◆ Written request ◆
Put every line of the entries below into a Markdown table with the columns "Row" and "Line," numbering each line in order and omitting any blank lines.

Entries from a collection
— start —
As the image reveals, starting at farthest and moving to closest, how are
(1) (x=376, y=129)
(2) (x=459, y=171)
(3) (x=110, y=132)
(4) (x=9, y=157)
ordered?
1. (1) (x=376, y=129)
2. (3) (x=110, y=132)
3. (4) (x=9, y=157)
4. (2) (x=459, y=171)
— end —
◆ Completed exercise ◆
| Row | Line |
|---|---|
| 1 | As the image reveals, starting at farthest and moving to closest, how are |
| 2 | (1) (x=376, y=129) |
| 3 | (2) (x=459, y=171) |
| 4 | (3) (x=110, y=132) |
| 5 | (4) (x=9, y=157) |
| 6 | ordered? |
| 7 | 1. (1) (x=376, y=129) |
| 8 | 2. (3) (x=110, y=132) |
| 9 | 3. (4) (x=9, y=157) |
| 10 | 4. (2) (x=459, y=171) |